3. He wasn’t alive when Scott and Charlene married on Neighbours (cue Angry Anderson singing ‘Suddenly’).
Yep, THAT young.
Having said that, this isn’t the first time I’ve dated someone younger than me; at the ‘mature’ age of 19, I was dating someone who was 17. And still in high school. My brother’s high school. It was only slightly awkward.
And … well… I’ll end the list there because a girl has to have some secrets.
But I can honestly say that a couple of my past dalliances have come about, in part, due to dimples (theirs, not mine).
In Shakespeare’s ‘Venus and Adonis’, Adonis, the God of beauty and desire, was described as having “in each cheek a pretty dimple”.
Dimples may be small, and technically a genetic quirk caused by shortened facial muscles—but they’re mighty powerful when it comes to attracting the opposite sex.

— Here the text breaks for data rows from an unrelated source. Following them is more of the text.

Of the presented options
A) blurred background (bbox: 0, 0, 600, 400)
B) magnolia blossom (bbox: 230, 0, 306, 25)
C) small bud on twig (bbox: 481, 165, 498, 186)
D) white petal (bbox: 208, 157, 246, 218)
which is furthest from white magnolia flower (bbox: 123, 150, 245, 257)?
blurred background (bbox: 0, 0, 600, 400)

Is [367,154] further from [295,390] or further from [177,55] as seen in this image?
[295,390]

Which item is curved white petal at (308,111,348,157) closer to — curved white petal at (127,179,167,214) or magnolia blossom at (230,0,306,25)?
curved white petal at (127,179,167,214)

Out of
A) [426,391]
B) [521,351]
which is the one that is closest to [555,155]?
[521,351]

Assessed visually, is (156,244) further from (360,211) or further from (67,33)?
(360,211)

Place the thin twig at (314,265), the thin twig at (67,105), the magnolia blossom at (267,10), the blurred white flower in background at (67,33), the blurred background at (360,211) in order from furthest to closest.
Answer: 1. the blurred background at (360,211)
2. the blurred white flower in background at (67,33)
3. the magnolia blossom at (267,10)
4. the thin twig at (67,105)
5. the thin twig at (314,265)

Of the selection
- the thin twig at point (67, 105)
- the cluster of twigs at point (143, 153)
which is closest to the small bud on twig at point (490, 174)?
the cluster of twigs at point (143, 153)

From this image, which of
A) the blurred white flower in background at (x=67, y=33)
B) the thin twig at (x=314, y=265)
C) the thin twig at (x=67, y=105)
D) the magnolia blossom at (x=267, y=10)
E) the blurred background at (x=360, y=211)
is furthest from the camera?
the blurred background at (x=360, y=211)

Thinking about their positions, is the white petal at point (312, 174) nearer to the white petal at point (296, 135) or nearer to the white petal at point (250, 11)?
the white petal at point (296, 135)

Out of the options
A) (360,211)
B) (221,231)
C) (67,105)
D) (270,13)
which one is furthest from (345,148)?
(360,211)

In fact, a 2010 UK report found there had been an 11 per cent surge in requests made to plastic surgeons to have dimples like UK pop star Cheryl Cole—at a cost of about $1500 per dimple.
Creepy much?
In order to manufacture these not-quite DIY dimples, a plastic surgeon cuts the inside of the cheek and then puts in a suture which pulls the skin in at the site of the desire dimple, causing both scar tissue … and a dimple!
What. The. Hell.
Dimple piercings are another popular move, although if you’d rather not go to such extreme measures, WikiHow has a hilarious ‘natural’ process which will only take 30 minutes a day, for several weeks.
All you need to do is literally poke yourself in the cheeks every day.
Although I LOVED that the story included this handy little disclaimer: “There is no scientific support suggesting that this tactic will work. Hearsay indicates that it is possible to weaken the muscles in your cheek enough to leave lasting, if not slight, dimple marks. Whether or not this is actually true is questionable, at best.”
‘Questionable’ seems a bit of an understatement.
But whatever the cause of dimples, I think they’re bewitching and I’m happy to let them continue to lead me astray.